Not all was peaceful in Suisun City at night. One lady took a rawhide to a man she claimed made indecent remarks. Her integrity was questioned by a few. In another incident, this one due to too much drink, profane and obscene language was shouted and the parties discharged their pistols just missing wounding a child on the sidewalk.

Boating news: The headline, “Age ain’t nothing. Blood will tell” dealt with the fact that the schooner Ann Sophia came into her berth after a five hour run from San Francisco. A young couple from San Francisco arrived by boat with elopement plans on their minds. Philip C. Moody who had been speedily transferred to San Francisco by boat died nevertheless from injuries received by falling off a horse in Rio Vista. He 28 years old.

Though people often were sent to San Francisco for medical care, there were a number of physicians in Solano County and places for medical care.

Dr. T. M. Morton had returned to Suisun to resume his practice in the various practices of medicine. His residence and office were the second house fronting the Old Plank Road, the house formally occupied by James Flannery. Dr. T.M. Morton of Suisun City practiced medicine out of his residence, the second house North on the Old Plank Road, a.k.a. Suisun Street.

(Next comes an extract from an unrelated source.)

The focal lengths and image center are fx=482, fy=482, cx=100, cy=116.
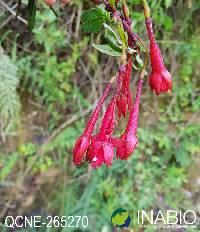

Dr. J.W. Steely, physician and surgeon, had been practicing medicine for 18 years. His light was at the Pacific House.

Dr. McMahan, physician and surgeon, had his practice in Fairfield. Dr. McMahan had attended the Eclectic-Medical Institute in Ohio. He devoted time to the study of “old chronic diseases”, paying particular attention to diseases afflicting women and children.

Outside of Suisun City, P.J. Merwin was a surgeon-dentist in Benicia. His practice was over J.W. Jones drugstore on Main Street. He took his practice Washington Hotel in Vallejo every Saturday. He included some references in his advertising material: A surgeon for the Army. A colonel with the 3rd Regiment. A doctor in Woodland.

Proposals were being accepted for Care of the Indigent Sick. The successful bidder was to furnish a building for a hospital, food, medicine, medical attendance and cover all expenses in conveying patients to the hospital.